Hymenoptera allergy RAST testing is performed to confirm an allergy to insect bites.
Microscopy of skin scrapings should be done to confirm scabies, and to exclude parasitic skin infestations in persistent delusional disorders. Dermoscopy may show scabies burrows and mites with characteristic 'jet-plane' appearance or may show eggs.
A skin biopsy should be performed to confirm suspected cases of lichen planus, dermatitis herpetiformis, and bullous pemphigoid. It is only done in patients with psoriasis if in doubt of the diagnosis. Direct immunofluorescence of the skin biopsy will further assist in the diagnosis of dermatitis herpetiformis and bullous pemphigoid, with further supportive tests performed depending on the most likely diagnosis.
Stool microscopy should be performed in suspected systemic parasitic infection. In these cases a blood smear and serological tests will further help to confirm the parasite involved.
Serological testing for hepatitis B or C antibodies is performed if lichen planus is diagnosed, as some studies have demonstrated an association between lichen planus and viral hepatitis.
Investigations in systemic causes
In cases of systemic causes of pruritus, investigations appropriate to the condition are indicated. Examples include the following:
LFTs in cholestatic pruritus
Renal function, and total serum calcium and serum phosphorus levels, in chronic renal failure
TFTs in thyroid disease
Iron studies in iron deficiency anaemia
Blood morphology in iron deficiency anaemia, polycythaemia vera, and paraneoplastic pruritus
Viral load, serological tests, and CD4 count in suspected HIV infection.
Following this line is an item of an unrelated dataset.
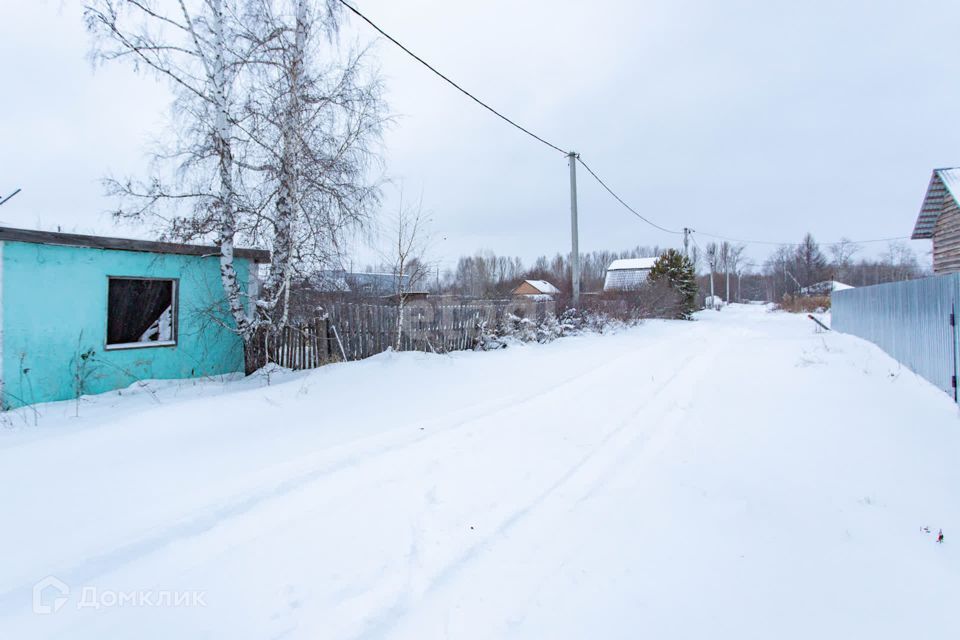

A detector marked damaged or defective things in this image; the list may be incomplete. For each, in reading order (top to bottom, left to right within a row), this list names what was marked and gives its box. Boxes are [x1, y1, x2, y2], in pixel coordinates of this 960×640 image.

broken window [106, 278, 177, 350]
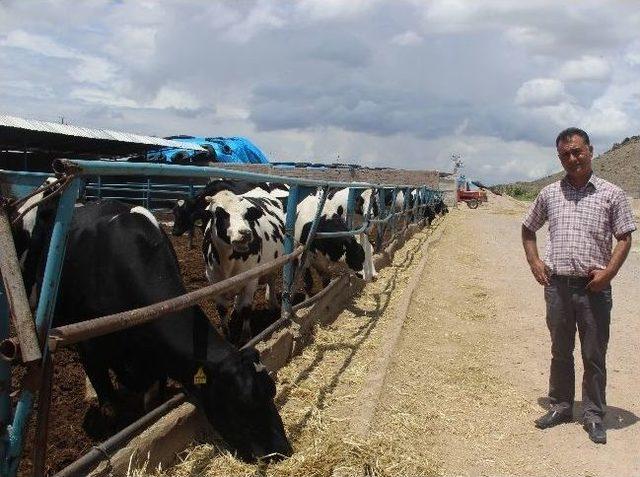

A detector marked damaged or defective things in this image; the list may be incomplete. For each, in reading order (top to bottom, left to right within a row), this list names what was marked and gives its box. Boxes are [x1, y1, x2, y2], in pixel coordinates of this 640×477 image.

rusty metal post [0, 206, 41, 362]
Biopsy may be indicated in further evaluating haematological pathologies and malignancies. Lymph node biopsy is used to confirm diagnosis in Hodgkin's lymphoma and paraneoplastic pruritus. Bone marrow aspirate aids diagnosis of polycythaemia vera and haematological malignancies.
Sonography of the abdomen and peripheral lymph nodes is performed in evaluation of Hodgkin's lymphoma and polycythaemia vera. Imaging in evaluation of paraneoplastic pruritus depends on the suspected malignancy and may include sonography, x-ray examination, CT, MRI, or scintigraphy.
Diabetic peripheral neuropathy is usually a clinical diagnosis but can be confirmed using nerve conduction tests, EMG, and quantitative sensory testing.
Investigations in neurological causes
Neurological pruritus is frequently localised to areas innervated by particular nerves. Although pruritus can be the only symptom of neurological damage, in many cases patients present with other neurological symptoms. They also frequently have other feeling disturbances in the area of pruritus. All suspected neurological causes require imaging. MRI is used for initial diagnosis of multiple sclerosis, brain tumour, and stroke. CT is used if MRI is not available or is contra-indicated.
X-ray of the vertebral column is the initial test to diagnose brachioradial pruritus (cervical spine) and notalgia paraesthetica (thoracic spine). MRI in both conditions also helps to confirm the diagnosis.
Cerebrospinal fluid analysis is performed in evaluation of multiple sclerosis.